── TEXT ──

Für Amtsgerichtsdirektor Bollacher ist das durchaus nachvollziehbar. Er sagt, es gehe ihm beim Lesen von Zeitungsberichten über Jugendstrafverfahren häufig selbst so, dass er sich wundere. Einerseits. Andererseits sei ein Bericht eben nur ein Ausschnitt, auf dessen Grundlage keine fundierte Bewertung stattfinden könne, so Gerner. Fakt sei, es gebe bereits Zehnjährige, die eine Latte von Delikten auf dem Kerbholz hätten, die man aber strafrechtlich nicht belangen könne, schildert Bollacher. Auch die Abgrenzung bei Heranwachsenden sei schwierig: Wenn man im Alter von 16 Jahren bereits wählen dürfe, aber mit 20 Jahren noch nach Jugendstrafrecht behandelt werde, „da kann man schon ein Fragezeichen dahintersetzen. Das ist schon ein Widerspruch und passt nicht zusammen.“

Der Zeitraum der Jugendhat sich massiv verlängert

Auktor betrachtet die Altersgrenzen aus einem anderen Blickwinkel: „Warum stellen wir 14-Jährige vor Gericht, wenn man erst mit 16 Jahren wählen darf?“ Der Zeitraum der Jugend habe sich massiv verlängert, findet er. Altersgrenzen würden nie allen gerecht werden. Seine Kollegin Gerner bestätigt: „Viele Jungs wohnen noch mit 24 Jahren zu Hause. Da kann man nicht von autonomem Leben sprechen.“

Im Übrigen sei die Anwendung des Jugendstrafrechts nicht immer negativ zu betrachten, gibt Bollacher zu bedenken: Arrest könne härter sein als eine Geldstrafe. Auch eine Arbeitsauflage, die das Aufgeben von Freizeit und körperlichen Einsatz abverlange, könne mehr wehtun als eine Geldstrafe.

───
── GEGEBENE DATEN ──

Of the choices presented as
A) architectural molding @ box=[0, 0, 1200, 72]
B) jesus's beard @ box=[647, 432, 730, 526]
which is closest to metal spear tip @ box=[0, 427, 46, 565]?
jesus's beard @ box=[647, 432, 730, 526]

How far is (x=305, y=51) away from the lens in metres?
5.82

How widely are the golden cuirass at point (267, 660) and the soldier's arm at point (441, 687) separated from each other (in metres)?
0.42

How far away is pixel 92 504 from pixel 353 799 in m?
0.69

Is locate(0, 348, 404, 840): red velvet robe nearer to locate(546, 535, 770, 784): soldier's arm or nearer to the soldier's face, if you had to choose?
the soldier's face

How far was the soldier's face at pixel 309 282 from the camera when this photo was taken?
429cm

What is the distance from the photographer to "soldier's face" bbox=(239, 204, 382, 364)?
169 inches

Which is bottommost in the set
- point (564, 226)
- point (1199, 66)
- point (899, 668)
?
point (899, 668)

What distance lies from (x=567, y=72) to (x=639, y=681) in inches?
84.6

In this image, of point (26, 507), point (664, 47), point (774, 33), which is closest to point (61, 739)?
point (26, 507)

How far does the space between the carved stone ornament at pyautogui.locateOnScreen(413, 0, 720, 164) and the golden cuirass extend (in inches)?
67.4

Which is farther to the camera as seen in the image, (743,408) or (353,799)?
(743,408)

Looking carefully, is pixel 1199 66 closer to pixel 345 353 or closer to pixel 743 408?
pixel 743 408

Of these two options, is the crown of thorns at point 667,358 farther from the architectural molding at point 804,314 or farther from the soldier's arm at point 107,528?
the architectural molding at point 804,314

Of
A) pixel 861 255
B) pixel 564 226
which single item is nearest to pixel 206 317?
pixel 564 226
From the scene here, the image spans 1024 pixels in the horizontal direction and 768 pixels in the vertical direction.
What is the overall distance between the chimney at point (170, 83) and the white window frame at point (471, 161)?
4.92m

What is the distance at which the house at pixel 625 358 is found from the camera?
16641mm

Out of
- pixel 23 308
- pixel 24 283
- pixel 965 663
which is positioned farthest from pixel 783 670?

───

__ZIEL DER AUFGABE__:
Geben Sie den Text über das Jugendstrafrecht von „Auktor betrachtet die“ bis „wehtun als eine Geldstrafe.“ erneut wieder. Tauschen Sie dabei „Geldstrafe“ gegen „Geldbuße“ aus.

__LÖSUNG DER AUFGABE__:
Auktor betrachtet die Altersgrenzen aus einem anderen Blickwinkel: „Warum stellen wir 14-Jährige vor Gericht, wenn man erst mit 16 Jahren wählen darf?“ Der Zeitraum der Jugend habe sich massiv verlängert, findet er. Altersgrenzen würden nie allen gerecht werden. Seine Kollegin Gerner bestätigt: „Viele Jungs wohnen noch mit 24 Jahren zu Hause. Da kann man nicht von autonomem Leben sprechen.“

Im Übrigen sei die Anwendung des Jugendstrafrechts nicht immer negativ zu betrachten, gibt Bollacher zu bedenken: Arrest könne härter sein als eine Geldbuße. Auch eine Arbeitsauflage, die das Aufgeben von Freizeit und körperlichen Einsatz abverlange, könne mehr wehtun als eine Geldbuße.